Exercise description: Reproduce each of the records below verbatim, from the first to the last.

* START Extracted records *

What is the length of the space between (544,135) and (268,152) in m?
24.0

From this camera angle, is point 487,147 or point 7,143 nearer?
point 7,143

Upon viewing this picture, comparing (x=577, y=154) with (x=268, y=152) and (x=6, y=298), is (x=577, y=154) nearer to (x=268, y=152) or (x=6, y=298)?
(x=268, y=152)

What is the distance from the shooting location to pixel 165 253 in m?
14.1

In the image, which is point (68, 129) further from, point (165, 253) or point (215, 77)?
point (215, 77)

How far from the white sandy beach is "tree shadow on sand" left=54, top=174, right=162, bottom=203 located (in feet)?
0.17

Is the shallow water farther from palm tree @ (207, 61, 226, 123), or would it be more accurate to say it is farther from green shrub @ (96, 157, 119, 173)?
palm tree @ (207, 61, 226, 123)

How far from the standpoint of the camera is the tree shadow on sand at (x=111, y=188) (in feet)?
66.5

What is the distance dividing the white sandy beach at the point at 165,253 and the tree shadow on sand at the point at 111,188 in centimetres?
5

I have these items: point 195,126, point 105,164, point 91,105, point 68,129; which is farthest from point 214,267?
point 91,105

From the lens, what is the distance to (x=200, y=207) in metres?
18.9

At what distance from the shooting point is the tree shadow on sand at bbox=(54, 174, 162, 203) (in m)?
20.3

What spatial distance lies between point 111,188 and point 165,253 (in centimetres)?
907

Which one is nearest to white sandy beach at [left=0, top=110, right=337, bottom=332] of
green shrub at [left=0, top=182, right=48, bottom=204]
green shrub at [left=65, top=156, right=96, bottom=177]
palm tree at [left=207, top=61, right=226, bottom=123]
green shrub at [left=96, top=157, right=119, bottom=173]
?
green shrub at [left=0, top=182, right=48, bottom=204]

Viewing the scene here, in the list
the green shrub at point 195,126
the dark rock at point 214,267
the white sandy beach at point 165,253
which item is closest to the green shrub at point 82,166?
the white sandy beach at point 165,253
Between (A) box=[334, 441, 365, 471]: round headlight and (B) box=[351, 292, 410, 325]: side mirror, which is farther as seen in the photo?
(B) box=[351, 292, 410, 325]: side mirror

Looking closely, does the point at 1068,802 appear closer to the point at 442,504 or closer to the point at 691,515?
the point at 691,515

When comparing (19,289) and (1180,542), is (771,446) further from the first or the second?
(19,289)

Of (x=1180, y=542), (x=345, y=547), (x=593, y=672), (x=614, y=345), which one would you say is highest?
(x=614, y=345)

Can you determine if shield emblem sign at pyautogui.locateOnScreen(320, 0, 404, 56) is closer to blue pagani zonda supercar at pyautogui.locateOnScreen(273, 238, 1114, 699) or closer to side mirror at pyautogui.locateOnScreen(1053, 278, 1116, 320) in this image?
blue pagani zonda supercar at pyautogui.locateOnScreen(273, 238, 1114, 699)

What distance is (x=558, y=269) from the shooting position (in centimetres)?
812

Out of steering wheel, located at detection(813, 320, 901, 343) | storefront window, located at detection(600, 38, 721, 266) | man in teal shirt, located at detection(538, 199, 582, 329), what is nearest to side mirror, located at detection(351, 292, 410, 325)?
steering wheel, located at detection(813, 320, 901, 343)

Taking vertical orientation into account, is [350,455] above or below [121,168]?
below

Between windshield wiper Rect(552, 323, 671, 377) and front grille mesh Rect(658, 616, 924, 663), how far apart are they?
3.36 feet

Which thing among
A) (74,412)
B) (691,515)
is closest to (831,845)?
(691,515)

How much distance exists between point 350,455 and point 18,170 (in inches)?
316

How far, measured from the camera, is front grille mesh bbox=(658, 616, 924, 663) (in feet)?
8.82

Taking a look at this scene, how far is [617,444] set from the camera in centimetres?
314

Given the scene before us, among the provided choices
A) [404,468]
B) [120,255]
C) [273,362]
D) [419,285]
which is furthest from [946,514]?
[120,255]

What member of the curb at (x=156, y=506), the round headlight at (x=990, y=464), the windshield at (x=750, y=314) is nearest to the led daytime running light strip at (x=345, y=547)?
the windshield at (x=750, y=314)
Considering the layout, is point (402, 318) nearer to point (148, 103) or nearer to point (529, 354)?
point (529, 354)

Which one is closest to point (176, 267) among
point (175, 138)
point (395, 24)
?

* END Extracted records *

Complete response:
What is the length of the space between (544,135) and (268,152) in m?
24.0

From this camera angle, is point 487,147 or point 7,143 nearer?
point 7,143

Upon viewing this picture, comparing (x=577, y=154) with (x=268, y=152) and (x=6, y=298), is (x=577, y=154) nearer to (x=268, y=152) or (x=6, y=298)?
(x=268, y=152)

What is the distance from the shooting location to pixel 165 253 in m?
14.1

In the image, which is point (68, 129) further from, point (165, 253) or point (215, 77)?
point (215, 77)

How far from the white sandy beach is "tree shadow on sand" left=54, top=174, right=162, bottom=203 located (in feet)?
0.17

Is the shallow water farther from palm tree @ (207, 61, 226, 123), or would it be more accurate to say it is farther from green shrub @ (96, 157, 119, 173)?
palm tree @ (207, 61, 226, 123)

How far from the standpoint of the camera is the tree shadow on sand at (x=111, y=188) (in feet)?
66.5

What is the distance dividing the white sandy beach at the point at 165,253 and the tree shadow on sand at the point at 111,188 in centimetres?
5

I have these items: point 195,126, point 105,164, point 91,105, point 68,129; which is farthest from point 214,267?
point 91,105

From the lens, what is the distance to (x=200, y=207) in metres?
18.9

At what distance from the shooting point is the tree shadow on sand at bbox=(54, 174, 162, 203) (in m)?
20.3

What spatial distance lies between point 111,188 and point 165,253 (in centimetres)?
907

Which one is nearest to white sandy beach at [left=0, top=110, right=337, bottom=332] of
green shrub at [left=0, top=182, right=48, bottom=204]
green shrub at [left=65, top=156, right=96, bottom=177]
palm tree at [left=207, top=61, right=226, bottom=123]
green shrub at [left=96, top=157, right=119, bottom=173]
?
green shrub at [left=0, top=182, right=48, bottom=204]

Viewing the scene here, in the list
the green shrub at point 195,126
the dark rock at point 214,267
the white sandy beach at point 165,253
which item is closest to the green shrub at point 82,166?
the white sandy beach at point 165,253
Between (A) box=[334, 441, 365, 471]: round headlight and (B) box=[351, 292, 410, 325]: side mirror, which is farther as seen in the photo?
(B) box=[351, 292, 410, 325]: side mirror

Looking closely, does the point at 1068,802 appear closer to the point at 442,504 or closer to the point at 691,515?
the point at 691,515

When comparing (19,289) and (1180,542), is (771,446) further from the first or the second?
(19,289)

Of (x=1180, y=542), (x=345, y=547), (x=593, y=672), (x=614, y=345), which one would you say is highest?
(x=614, y=345)

Can you determine if shield emblem sign at pyautogui.locateOnScreen(320, 0, 404, 56) is closer to blue pagani zonda supercar at pyautogui.locateOnScreen(273, 238, 1114, 699) or closer to side mirror at pyautogui.locateOnScreen(1053, 278, 1116, 320) in this image?
blue pagani zonda supercar at pyautogui.locateOnScreen(273, 238, 1114, 699)

What distance is (x=558, y=269) from the shooting position (in centimetres)?
812

Out of steering wheel, located at detection(813, 320, 901, 343) | storefront window, located at detection(600, 38, 721, 266) | man in teal shirt, located at detection(538, 199, 582, 329), what is nearest to side mirror, located at detection(351, 292, 410, 325)?
steering wheel, located at detection(813, 320, 901, 343)

Taking vertical orientation into account, is [350,455] above or below [121,168]?
below

Between windshield wiper Rect(552, 323, 671, 377) and front grille mesh Rect(658, 616, 924, 663), how far apart are they?
3.36 feet

Which thing among
A) (74,412)
B) (691,515)
is closest to (831,845)?
(691,515)

How much distance exists between point 350,455 and point 18,170 (in inches)?
316

How far, measured from the camera, is front grille mesh bbox=(658, 616, 924, 663) (in feet)?
8.82

Taking a look at this scene, how far is [617,444] set from the camera in centimetres?
314

Given the scene before us, among the provided choices
A) [404,468]
B) [120,255]
C) [273,362]
D) [419,285]
which is furthest from [946,514]?
[120,255]

What member of the curb at (x=156, y=506), the round headlight at (x=990, y=464), the windshield at (x=750, y=314) is nearest to the led daytime running light strip at (x=345, y=547)?
the windshield at (x=750, y=314)
Considering the layout, is point (402, 318) nearer to point (148, 103) or nearer to point (529, 354)?
point (529, 354)

Which one is closest to point (176, 267) among
point (175, 138)
point (395, 24)
?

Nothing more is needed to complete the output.